- Rows of spatial question data

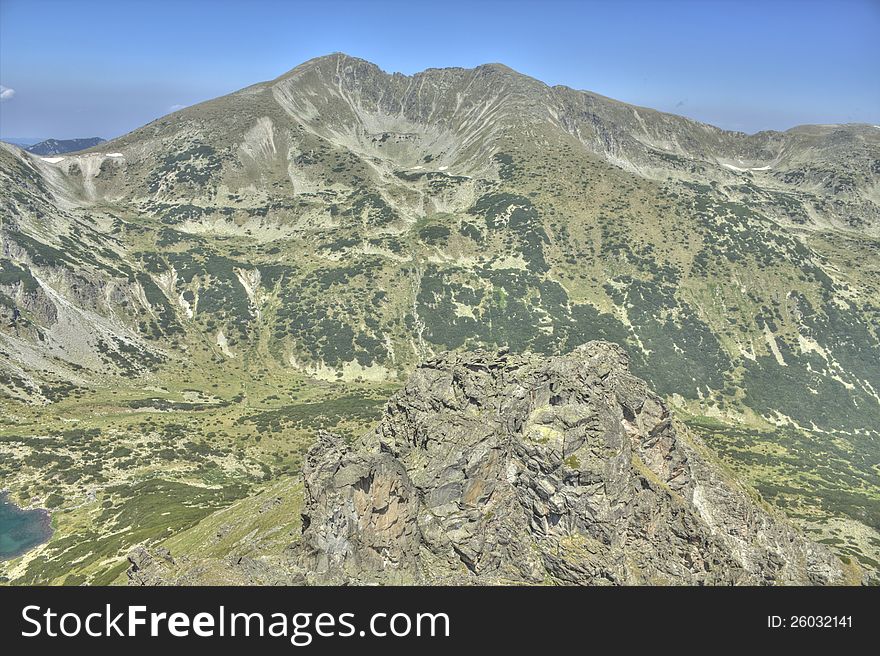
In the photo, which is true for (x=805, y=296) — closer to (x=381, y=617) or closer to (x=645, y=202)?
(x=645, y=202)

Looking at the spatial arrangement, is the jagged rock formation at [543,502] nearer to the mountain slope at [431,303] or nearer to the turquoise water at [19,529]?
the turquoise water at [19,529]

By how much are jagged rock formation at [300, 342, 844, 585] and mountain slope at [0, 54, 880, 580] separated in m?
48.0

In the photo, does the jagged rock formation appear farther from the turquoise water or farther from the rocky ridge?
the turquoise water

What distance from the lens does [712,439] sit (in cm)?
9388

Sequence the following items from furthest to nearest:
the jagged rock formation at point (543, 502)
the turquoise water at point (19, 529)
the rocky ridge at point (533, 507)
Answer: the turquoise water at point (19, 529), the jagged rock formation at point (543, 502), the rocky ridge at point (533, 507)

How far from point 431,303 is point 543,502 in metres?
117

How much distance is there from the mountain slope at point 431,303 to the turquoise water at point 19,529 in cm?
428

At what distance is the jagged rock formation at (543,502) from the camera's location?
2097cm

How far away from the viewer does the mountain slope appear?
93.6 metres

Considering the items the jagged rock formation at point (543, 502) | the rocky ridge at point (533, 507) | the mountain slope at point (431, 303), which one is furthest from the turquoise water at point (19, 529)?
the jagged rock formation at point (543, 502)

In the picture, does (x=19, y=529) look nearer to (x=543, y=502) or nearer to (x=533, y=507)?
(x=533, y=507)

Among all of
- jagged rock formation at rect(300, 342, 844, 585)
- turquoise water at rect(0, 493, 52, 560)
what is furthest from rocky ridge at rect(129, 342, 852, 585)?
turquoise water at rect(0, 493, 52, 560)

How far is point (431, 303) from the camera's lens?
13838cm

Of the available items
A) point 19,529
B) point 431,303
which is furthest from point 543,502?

- REQUEST
Make an exact copy of the data above, pictures excluded.

- FINISHED EXERCISE
In the photo, which is true for (x=805, y=296) — closer to (x=381, y=617) or closer to (x=645, y=202)?
(x=645, y=202)

Looking at the spatial arrangement, is the jagged rock formation at [543,502] nearer to the mountain slope at [431,303] or nearer to the turquoise water at [19,529]?
the turquoise water at [19,529]

By how much are jagged rock formation at [300, 342, 844, 585] and mountain slope at [0, 54, 880, 580] separated in m?
48.0

In the photo, does the jagged rock formation appear farther from the turquoise water or farther from the rocky ridge?
the turquoise water

What distance from the lens does [712,439] sit (in cm)?
9388

Sequence the following items from furthest to nearest:
the jagged rock formation at point (543, 502)
the turquoise water at point (19, 529)
the rocky ridge at point (533, 507)
Answer: the turquoise water at point (19, 529), the jagged rock formation at point (543, 502), the rocky ridge at point (533, 507)

How far from point 431,303 is point 543,502 in metres?
117

How much distance is there from the mountain slope at point 431,303 to the turquoise water at point 19,529 in cm?
428

At what distance is the jagged rock formation at (543,502) from the camera's location?
2097cm

How far away from the viewer does the mountain slope appear?
93.6 metres

Considering the items the jagged rock formation at point (543, 502) | the rocky ridge at point (533, 507) | the mountain slope at point (431, 303), which one is furthest from the turquoise water at point (19, 529)?
the jagged rock formation at point (543, 502)

In the picture, does (x=19, y=529) look nearer to (x=543, y=502) or nearer to (x=533, y=507)?
(x=533, y=507)

Among all of
- jagged rock formation at rect(300, 342, 844, 585)
- turquoise water at rect(0, 493, 52, 560)
what is furthest from rocky ridge at rect(129, 342, 852, 585)?
turquoise water at rect(0, 493, 52, 560)

How far is point (431, 303) from the camera's lens?
13838cm

Of the available items
A) point 19,529
B) point 431,303
which is furthest from point 543,502?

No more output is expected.